Now this would pose a problem since we would need to traverse the entire string before making any decisions. Instead what I have decided to do is to use the arrays with [primary.secondary.tertiary] and push them onto a stack instead of changing them into a linear progression, and iterate through the primary's, and then grab more collation elements as they are needed to resolve ties.

Also when collation data for the next codepoint is added to the stack, if it is a starter is a sequence we will also pull the next codepoint going through a linked list stored in C arrays as needed. If the next codepoint ends up not being a part of a sequence we just push the codepoint we just "peeked" at onto the stack as well, so don't have to go back over codepoints.
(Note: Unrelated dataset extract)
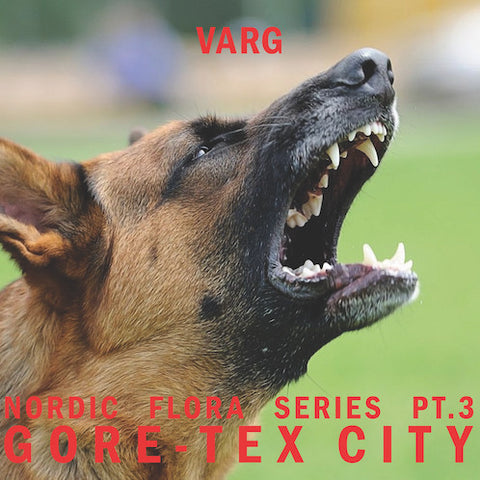 Varg - Nordic Flora Series Pt. 3: Gore-Tex City - 2xLP - Northern Electronics - NE39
Now this improved Unicode Collation Algorithm is not complete, but I am continuing to work on integrating the new C data structure I've created into MoarVM, and it currently works partially, but not as well as the current implementation.

Improvements to the Current UCA Implementation

In the meantime I have made improvements to the current implementation of the Unicode Collation Algorithm. Previously it was possible to enable or disable the primary, secondary or tertiary levels. This allowed you to do things such as ignore diacritics when sorting or ignore casing. What you are now able to do is to reverse the sorting of different levels. This allows you to for example sort uppercase letters before lowercase (default UCA sorts lowercase before uppercase, since lowercase < uppercase). It can also let you put diacritic mark containing characters before the ordinary letters. Any of the three levels can be either enabled, disabled, or reversed. For anybody already using it, supplying True or False to set $*COLLATION still works the same as before, but you are now able to supply 1, 0, or -1 to enable, disable or reverse the collation for specific levels.

Fixes

Grapheme Cluster Break

As I said last week I made improvements to the script that tests our breakup of graphemes. Now we have full support for the Prepend property that was added in Unicode 9.0, as well as passing all the tests for regional indicators. The only tests we now don't pass in GraphemeClusterBreakTest.t are a few emoji tests, and I believe we only fail 3 or so of these! The Prepend mark fixes needed us to save more state across parsing the code, as Prepend is different from all other Unicode grapheme break logic in that it comes before not after a base character.

Igorecase+Ignoremark Regex

The longstanding bug I mentioned in my previous status report has now been fixed. The bug was in regex when both ignorecase and ignoremark adverbs were used.

say "All hell is breaking loose" ~~ m:i:m/"All is fine, I am sure of it"/
# OUTPUT«「All hell is breaking loose」␤» Output before the fix. This should not have matched.

This bug occurred when the entire length of the haystack was searched and all of the graphemes matched the needle.

If the needle exceeded the length of the haystack past that point, it would erroneously think there was a match there, as it only checked that it matched the whole length of the haystack.

Would cause 'fgh' to be found in: 'abcdefg'. This only occurred at the very end of the haystack.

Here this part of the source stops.